● Texte à lire:
# # # # #
Je me suis réveillé et quand j’ai commencé à manger mon muffin du matin au son et à l’avoine (oui, oui, pour les raisons que vous imaginez), je me suis rendu compte que j’avais très mal à la mâchoire inférieure. La moindre mastication me faisait souffrir, comme après avoir été chez le dentiste, quand on a dû ouvrir tout grand la bouche pendant trois quarts d’heure et que, le lendemain matin, on en ressent encore les effets.
Je sais très bien ce qui m’a préoccupé toute la nuit, et vous pourrez peut-être, chère lectrice, me conseiller.
À quoi ressemble une pécheresse?
Je vous le demande.

La Bible n’est pas très claire sur le sujet. Marie-Madeleine, oui. Quelques femmes de basse fréquentation, itou. Saint Luc s’étend sur la parabole de Jésus et de la pécheresse qui, malgré l’ignominie de sa situation, se montre plus généreuse que le premier des comptables agréés (7, 36-50). Mais dans les faits, en chair et en os, à quoi ça ressemble?
Comment faire pour en reconnaître une et séparer, autre parabole à la clé, le bon grain de l’ivraie? Je pose la question car je suis indécis. Je n’arrive pas à me prononcer et je me sens concerné.
Si la pécheresse ressemblait à Mata Hari ou à Paris Hilton, ce serait facile. Les signes seraient là, comme un A sur la robe de Hester Prynne dans The Scarlet Letter de Hawthorne. Il suffirait d’être alphabétisé pour capter le subtil signal (comme nous ne sommes pas américains, malgré la proximité géographique, ce serait un P, comme pour « pécheresse » ou « péché » - it’s on my mind folks!).
Ce long préambule ne sert qu’à une seule chose: introduire mon dilemme.
# # # # #
● Lignes de données:

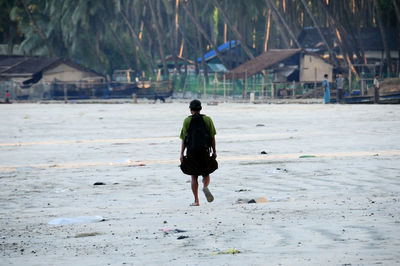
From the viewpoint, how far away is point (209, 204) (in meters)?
9.67

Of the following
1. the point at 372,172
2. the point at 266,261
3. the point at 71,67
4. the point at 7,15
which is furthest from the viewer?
the point at 7,15

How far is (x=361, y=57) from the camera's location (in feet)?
204

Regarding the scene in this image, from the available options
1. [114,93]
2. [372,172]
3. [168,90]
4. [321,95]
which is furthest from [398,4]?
[372,172]

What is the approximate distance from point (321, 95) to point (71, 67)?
25658mm

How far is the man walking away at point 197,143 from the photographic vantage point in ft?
31.0

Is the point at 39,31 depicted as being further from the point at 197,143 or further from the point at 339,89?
the point at 197,143

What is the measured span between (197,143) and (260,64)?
4803cm

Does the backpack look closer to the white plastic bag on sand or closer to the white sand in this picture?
the white sand

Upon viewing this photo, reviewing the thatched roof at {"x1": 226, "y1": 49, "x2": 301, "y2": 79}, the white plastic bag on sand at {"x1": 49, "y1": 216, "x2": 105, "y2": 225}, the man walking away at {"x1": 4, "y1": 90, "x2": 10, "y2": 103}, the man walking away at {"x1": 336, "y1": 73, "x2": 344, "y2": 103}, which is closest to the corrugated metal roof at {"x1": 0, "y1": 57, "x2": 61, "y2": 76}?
the man walking away at {"x1": 4, "y1": 90, "x2": 10, "y2": 103}

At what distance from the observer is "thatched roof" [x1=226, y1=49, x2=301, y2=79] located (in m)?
56.0

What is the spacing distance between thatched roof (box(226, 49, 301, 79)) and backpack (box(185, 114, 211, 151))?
150 ft

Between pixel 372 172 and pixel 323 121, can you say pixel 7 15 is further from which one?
pixel 372 172

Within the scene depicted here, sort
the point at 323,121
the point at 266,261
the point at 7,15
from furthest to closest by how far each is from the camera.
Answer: the point at 7,15 < the point at 323,121 < the point at 266,261

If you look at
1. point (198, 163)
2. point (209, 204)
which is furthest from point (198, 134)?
point (209, 204)
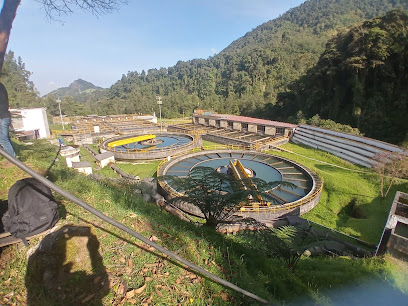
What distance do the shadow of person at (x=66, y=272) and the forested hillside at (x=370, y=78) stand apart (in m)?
28.3

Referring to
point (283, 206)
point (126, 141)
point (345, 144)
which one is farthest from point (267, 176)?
point (126, 141)

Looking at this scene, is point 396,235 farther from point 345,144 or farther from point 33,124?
point 33,124

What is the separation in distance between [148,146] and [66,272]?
842 inches

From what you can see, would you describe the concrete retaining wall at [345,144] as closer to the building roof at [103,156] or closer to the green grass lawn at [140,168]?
the green grass lawn at [140,168]

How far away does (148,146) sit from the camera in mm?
23594

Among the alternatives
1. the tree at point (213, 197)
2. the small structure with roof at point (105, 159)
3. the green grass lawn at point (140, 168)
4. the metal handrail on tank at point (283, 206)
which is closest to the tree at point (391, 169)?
the metal handrail on tank at point (283, 206)

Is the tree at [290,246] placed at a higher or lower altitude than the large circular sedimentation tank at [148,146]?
higher

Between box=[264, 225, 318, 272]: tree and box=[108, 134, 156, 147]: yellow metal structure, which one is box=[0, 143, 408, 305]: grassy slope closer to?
box=[264, 225, 318, 272]: tree

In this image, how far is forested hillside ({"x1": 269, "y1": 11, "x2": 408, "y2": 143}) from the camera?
23391 millimetres

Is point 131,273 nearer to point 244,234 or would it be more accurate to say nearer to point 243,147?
point 244,234

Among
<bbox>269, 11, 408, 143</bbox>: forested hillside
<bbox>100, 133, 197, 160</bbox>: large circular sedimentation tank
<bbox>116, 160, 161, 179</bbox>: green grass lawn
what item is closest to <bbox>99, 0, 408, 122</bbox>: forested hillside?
<bbox>269, 11, 408, 143</bbox>: forested hillside

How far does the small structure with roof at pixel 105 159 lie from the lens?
18156 millimetres

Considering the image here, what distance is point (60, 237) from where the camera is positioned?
3021 mm

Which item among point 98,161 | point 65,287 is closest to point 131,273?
point 65,287
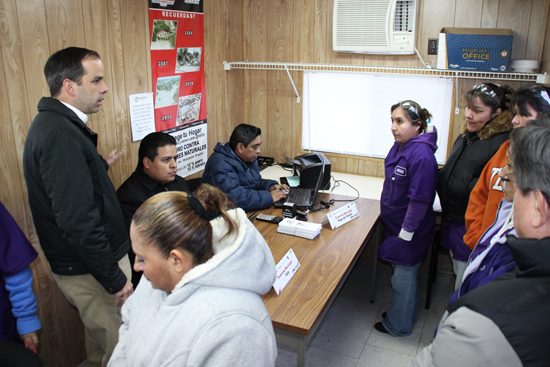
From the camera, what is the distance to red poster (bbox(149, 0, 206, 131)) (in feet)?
9.55

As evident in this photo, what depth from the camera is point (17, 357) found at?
47.0 inches

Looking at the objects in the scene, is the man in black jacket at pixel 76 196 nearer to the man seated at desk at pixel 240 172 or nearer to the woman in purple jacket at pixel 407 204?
the man seated at desk at pixel 240 172

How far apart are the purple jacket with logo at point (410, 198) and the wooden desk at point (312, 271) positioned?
0.50ft

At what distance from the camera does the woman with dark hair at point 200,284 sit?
3.34 ft

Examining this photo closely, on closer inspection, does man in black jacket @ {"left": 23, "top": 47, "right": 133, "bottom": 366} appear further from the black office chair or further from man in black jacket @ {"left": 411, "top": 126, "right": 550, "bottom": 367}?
man in black jacket @ {"left": 411, "top": 126, "right": 550, "bottom": 367}

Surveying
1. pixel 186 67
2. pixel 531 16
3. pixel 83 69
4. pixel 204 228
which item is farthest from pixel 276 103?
pixel 204 228

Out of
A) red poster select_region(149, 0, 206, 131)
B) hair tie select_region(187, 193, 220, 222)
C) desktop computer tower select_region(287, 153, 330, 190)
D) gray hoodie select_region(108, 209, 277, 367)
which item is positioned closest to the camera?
gray hoodie select_region(108, 209, 277, 367)

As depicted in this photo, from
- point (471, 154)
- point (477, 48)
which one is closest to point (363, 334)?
point (471, 154)

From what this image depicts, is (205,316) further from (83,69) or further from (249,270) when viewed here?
(83,69)

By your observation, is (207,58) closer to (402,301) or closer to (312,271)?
(312,271)

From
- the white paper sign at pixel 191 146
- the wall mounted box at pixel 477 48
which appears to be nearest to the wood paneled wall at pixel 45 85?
the white paper sign at pixel 191 146

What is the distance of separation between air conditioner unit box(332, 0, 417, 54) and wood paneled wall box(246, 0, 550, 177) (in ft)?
0.29

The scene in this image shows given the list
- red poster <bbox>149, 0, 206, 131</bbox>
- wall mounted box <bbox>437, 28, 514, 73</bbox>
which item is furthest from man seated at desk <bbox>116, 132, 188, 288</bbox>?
# # # # #
● Travail à faire:
[A] Dans les enregistrements, recopiez à l'identique le passage qui s'ouvre sur la ligne contenant « Which item among » et se ferme sur la ligne contenant « 47.0 inches », ces deux lignes comprises. Laissez les images hors de votre réponse.
[B] Poursuivez le texte sur la pécheresse à partir de sa dernière phrase.

● Réponses rédigées:
[A]
Which item among point 98,161 | point 65,287 is closest to point 131,273?
point 65,287
From the camera, what is the distance to red poster (bbox(149, 0, 206, 131)) (in feet)?
9.55

As evident in this photo, what depth from the camera is point (17, 357) found at?
47.0 inches

[B]
Voici de quoi il s’agit :

Nous étions le premier décembre 2006. Je travaillais sagement dans mon bureau. Et je dis sagement en toute connaissance de cause. Je venais de passer le matin à rédiger un long billet pour expliquer à ma lectrice les rudiments de la littérature transgénique (LTG). J’avais même conclu, pour lui faire comprendre l’essence de mon procédé, que « la littérature transgénique sera aux lettres, ce que le cinéma est aux premiers phénakistiscopes. » Je n’étais pas peu fier de ma formule et la contemplais comme le flâneur s’immobilise devant une vitrine, quand subitement apparut une femme, vêtue d’une robe noire, comme dans un polar de Benjamin (Paul, pas Walter).

- Puis-je? m’a-t-elle demandé en s’introduisant dans mon bureau.

Je lui ai fait un geste indistinct de la main et grommelé un très imprécis « m’ouais ouais ouais ouais ». Je n’aime pas, comprenez-vous, qu’on pénètre dans mon espace personnel, du moins sans y être formellement invité, et cela deux jours à l’avance.
Elle a posé son café et son portable sur le bout de ma table, espace récemment libéré par votre humble serviteur, suite à une attaque subite de nettoyage (enfin de session, on devient tous très nerveux.) Et elle s’est mise à pianoter, comme si je n’étais pas là et que cette table ne faisait pas partie de ma chaire. Elle tapochait consciencieusement sur son clavier. J’ai décidé de l’imiter et suis retourné nonchalamment à mon propre ordinateur. Il n’aura pas été dit que, dans ma chaire, il y avait quelqu’un d’autre que moi aux commandes.

- À quoi travaillez-vous? a-t-elle fini par me demander, attirée par mon indifférence.
- Je fais de la littérature transgénique.
- Et qu’est-ce que c’est?

Je n’ai eu d’autre choix que de reprendre mon explication. La LTG, le protocole TRANSLIT, la CRLT.
Évidemment, je me suis emporté. Mais qui ne le ferait pas dans de telles circonstances? Elle m’a déclaré avoir elle-même sa propre production, un truc lié à la philatélie, si j’ai bien compris, ou aux phylactères, ces talismans égyptiens.

À ce moment, je n’ai eu qu’un seule envie : fuir impérativement. La présence de cette pécheresse dans ma chaire perturbait mes sens et cet équilibre que de longues nuits de méditation m’avaient permis d’établir entre mon corps et son esprit. J’ai cru déceler dans son regard le tout premier signe, mais de quoi? Je ne sais pas. Je préfère ne pas le savoir. Ce qui est sûr par contre, c’est qu’un vent de panique a soufflé sur ma chaire et je me suis envolé, comme les feuilles à l’automne lors de bourrasques.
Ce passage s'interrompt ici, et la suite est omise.